» **TEKS HASIL EKSTRAKSI**
::::::::::
​​​​​​​Yuk, Kenali Jenis Perkawinan dalam Islam  
Hukum Perkawinan Kontemporer

​​​​​​​Yuk, Kenali Jenis Perkawinan dalam Islam  

​​​​​​​Ada banyak istilah perkawinan dalam Islam yang belum dipahami sepenuhnya oleh masyarakat. Lalu bagaimana hukumnya jenis-jenis pernikahan tersebut?   

Mochamad Januar Rizki
Bacaan 2 Menit
Ilustrasi. Foto: RES
Ilustrasi. Foto: RES

Rukun dan syarat sahnya pernikahan dalam Islam dan syarat sah perkawinan menurut hukum negara seperti tercantum dalam UU Nomor 1 Tahun 1974 tentang Perkawinan memang tidak jauh berbeda. Sebab, hakikatnya substansi UU Perkawinan banyak mengadopsi dari hukum perkawinan Islam dan hukum pernikahan agama lain yang diakui di Indonesia.

 

Secara umum, UU Perkawinan mengatur berbagai persyaratan yang  lebih kompleks seperti batasan usia menikah, tidak ada larangan menikah, masa iddah (tunggu) hingga persoalan administratif pencatatan pernikahan. Hal itu lebih rinci diatur dalam Peraturan Pelaksanaan UU Perkawinan ini diatur lebih lanjut diatur PP No. 9 Tahun 1975 dan Inpres No. 1 Tahun 1991 tentang Penyebarluasan Kompilasi Hukum Islam (KHI).

 

Secara khusus rukun dan syarat pernikahan Islam dan pernikahan agama lain seperti adanya calon mempelai laki-laki, calon mempelai perempuan, saksi, pencatatan pernikahan, tidak terdapat perbedaan. Perbedaannya hanya terletak pada syarat, rukun, dan tata cara pernikahannya menurut agama masing-masing di hadapan pegawai pencatat nikah. Syarat sah perkawinan ditegaskan Pasal 2 UU Perkawinan.
::::::::::
» **DATA YANG DIBERIKAN**
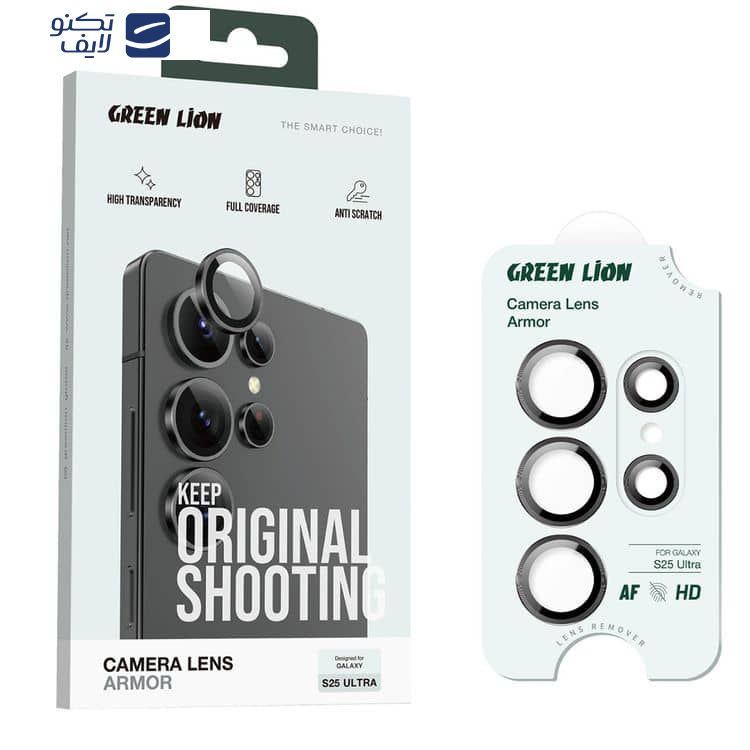 محافظ لنز دوربین گرین لاین مدل Armor مناسب برای گوشی موبایل سامسونگ Galaxy S25 Ultra محافظ لنز دوربین گرین لاین مدل Armor مناسب برای گوشی موبایل سامسونگ Galaxy S25 Ultra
::::::::::
» **KERJAKAN SOAL BERIKUT**
**1)** Apakah setiap pernyataan di bawah ini sesuai dengan artikel tentang jenis perkawinan dalam Islam? Jawab ya atau tidak untuk masing-masing, lalu kutip persis kata-kata artikel yang menentukan jawaban itu.
(a) Substansi UU Perkawinan banyak mengadopsi hukum perkawinan Islam dan hukum pernikahan agama lain yang diakui di Indonesia.
(b) Syarat sah perkawinan ditegaskan dalam Pasal 5 UU Perkawinan.
(c) UU Perkawinan yang dibahas adalah UU Nomor 1 Tahun 1974.
**2)** Salin persis bagian artikel tentang jenis perkawinan dalam Islam yang dimulai dengan kata-kata "Secara umum, UU" dan berlanjut sampai kata-kata "Hukum Islam (KHI).".

» **JAWABAN TERTULIS**
**1)**
(a) Ya: "hakikatnya substansi UU Perkawinan banyak mengadopsi dari hukum perkawinan Islam dan hukum pernikahan agama lain yang diakui di Indonesia"
(b) Tidak: "Syarat sah perkawinan ditegaskan Pasal 2 UU Perkawinan."
(c) Ya: "UU Nomor 1 Tahun 1974 tentang Perkawinan"

**2)**
Secara umum, UU Perkawinan mengatur berbagai persyaratan yang  lebih kompleks seperti batasan usia menikah, tidak ada larangan menikah, masa iddah (tunggu) hingga persoalan administratif pencatatan pernikahan. Hal itu lebih rinci diatur dalam Peraturan Pelaksanaan UU Perkawinan ini diatur lebih lanjut diatur PP No. 9 Tahun 1975 dan Inpres No. 1 Tahun 1991 tentang Penyebarluasan Kompilasi Hukum Islam (KHI).